Die Gebote Allahs
Frank Lingnau
Er wolle zukünftig nicht mehr herumkaspern,
sondern atmosphärisch dichte Geschichten erzählen, hatte
Feridun Zaimoglu viel versprechend im Erker-Interview (Nr.
46) formuliert. Tatsächlich scheint er seine Ankündigung
wahr gemacht zu haben: Zwölf Gramm Glück, sein
neuer Band mit Erzählungen, präsentiert Zaimoglu fast
zehn Jahre nach seinem Erstling Kanak Sprak als einen Autor,
der die provokanten Posen zugunsten einer erzählerischen
Solidität abgelegt hat.
Zaimoglus Welt ist, folgt man seiner Kapiteleinteilung, zweigeteilt:
Einem so genannten "Diesseits" (sieben Geschichten)
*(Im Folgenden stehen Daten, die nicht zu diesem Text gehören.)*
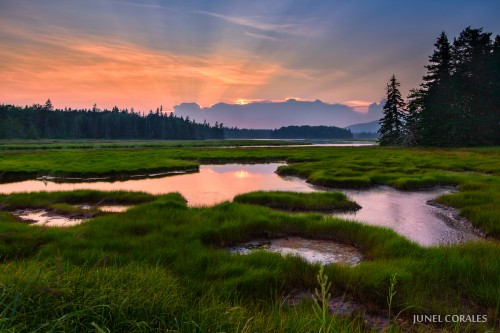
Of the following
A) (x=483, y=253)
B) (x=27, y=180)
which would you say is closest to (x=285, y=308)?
(x=483, y=253)

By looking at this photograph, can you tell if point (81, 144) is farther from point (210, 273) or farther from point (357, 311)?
point (357, 311)

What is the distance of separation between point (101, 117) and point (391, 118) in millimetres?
160268

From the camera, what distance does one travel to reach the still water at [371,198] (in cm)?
1203

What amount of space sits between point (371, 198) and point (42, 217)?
1907 centimetres

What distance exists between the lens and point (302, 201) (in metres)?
16.9

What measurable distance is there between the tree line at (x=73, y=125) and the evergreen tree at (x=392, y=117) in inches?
5618

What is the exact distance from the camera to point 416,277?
671 cm

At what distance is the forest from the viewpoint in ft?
442

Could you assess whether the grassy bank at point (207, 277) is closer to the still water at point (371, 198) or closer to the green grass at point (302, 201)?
the still water at point (371, 198)

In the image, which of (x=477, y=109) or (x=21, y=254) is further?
(x=477, y=109)

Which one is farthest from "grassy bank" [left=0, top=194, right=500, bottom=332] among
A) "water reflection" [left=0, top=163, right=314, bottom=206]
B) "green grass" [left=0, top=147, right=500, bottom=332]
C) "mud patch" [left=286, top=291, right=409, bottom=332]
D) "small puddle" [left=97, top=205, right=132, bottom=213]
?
"water reflection" [left=0, top=163, right=314, bottom=206]

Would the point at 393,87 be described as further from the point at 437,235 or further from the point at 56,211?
the point at 56,211

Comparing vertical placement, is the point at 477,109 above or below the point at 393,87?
below

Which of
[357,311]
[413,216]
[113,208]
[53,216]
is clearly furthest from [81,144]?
[357,311]
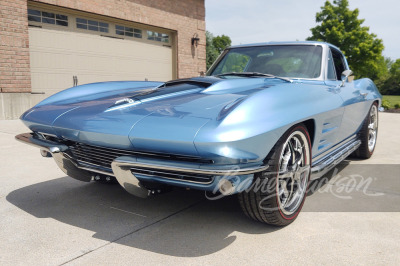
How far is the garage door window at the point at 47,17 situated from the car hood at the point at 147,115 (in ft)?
20.7

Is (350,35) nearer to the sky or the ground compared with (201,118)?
nearer to the sky

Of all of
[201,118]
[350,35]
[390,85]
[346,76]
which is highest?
[350,35]

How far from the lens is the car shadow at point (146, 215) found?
6.71ft

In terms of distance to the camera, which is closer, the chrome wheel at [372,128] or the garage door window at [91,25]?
the chrome wheel at [372,128]

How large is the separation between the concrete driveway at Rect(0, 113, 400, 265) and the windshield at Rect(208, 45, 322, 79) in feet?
3.50

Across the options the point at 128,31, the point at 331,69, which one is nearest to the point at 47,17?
the point at 128,31

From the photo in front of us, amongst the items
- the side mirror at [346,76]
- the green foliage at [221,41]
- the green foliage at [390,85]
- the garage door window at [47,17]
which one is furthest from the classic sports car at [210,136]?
the green foliage at [390,85]

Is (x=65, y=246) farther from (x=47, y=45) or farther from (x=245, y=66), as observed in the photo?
(x=47, y=45)

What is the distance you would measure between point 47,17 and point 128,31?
8.12ft

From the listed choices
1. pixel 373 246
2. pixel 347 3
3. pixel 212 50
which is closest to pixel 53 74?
pixel 373 246

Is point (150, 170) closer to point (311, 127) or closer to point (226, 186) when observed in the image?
point (226, 186)

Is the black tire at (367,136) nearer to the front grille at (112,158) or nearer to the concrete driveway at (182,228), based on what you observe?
the concrete driveway at (182,228)

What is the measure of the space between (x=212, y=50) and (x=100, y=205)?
19.0 metres

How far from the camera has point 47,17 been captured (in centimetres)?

steht ein "Jenseits" (fünf Erzählungen) gegenüber,
den großstädtischen Milieus des Okzidents (Deutschland)
folgt der Orient mit fast archaisch anmutenden Lebensbereichen.
Doch trotz dieser geografischen Trennung erscheinen in Zaimoglus
Geschichten ein fundamentaler Gottesglaube und archaische Sitten
auch als Teil der westlichen Wirklichkeit.
Was die Texte neben diesen Leitmotiven und dem Thema Liebe verbindet,
ist die Erzählform: Stets spricht ein männlicher Ich-Erzähler
- wie der Schriftsteller in "Gottesanrufung I", der
von seinem Freund Osman in einem Kreuzberger Cafe gebeten wird,
für dessen Cousine, einer streng gläubigen Muslimin,
einen Brief an ihren Auserwählten zu schreiben. Der Brief
dürfe aber, habe seine Cousine erklärt, gemäß
den Geboten Allahs nicht die Begierde des jungen Mannes wecken,
solle ihn aber dennoch "verhexen". Wie widersinnig dieser
Wunsch der Cousine ist, wird von dem Erzähler in dem Gespräch
schonungslos entlarvt.
Die Suche der Migranten der dritten Generation nach einer eigenen
Identität zwischen Tradition und Moderne, zwischen alten,
religiösen Bindungen und den individuellen Bedürfnissen
- diese Suche und die daraus resultierenden Konflikte war schon
immer Zaimoglus Thema. Was sich verändert hat, ist der Ton
seiner Texte: Er ist unaufgeregter, unprätentiöser geworden.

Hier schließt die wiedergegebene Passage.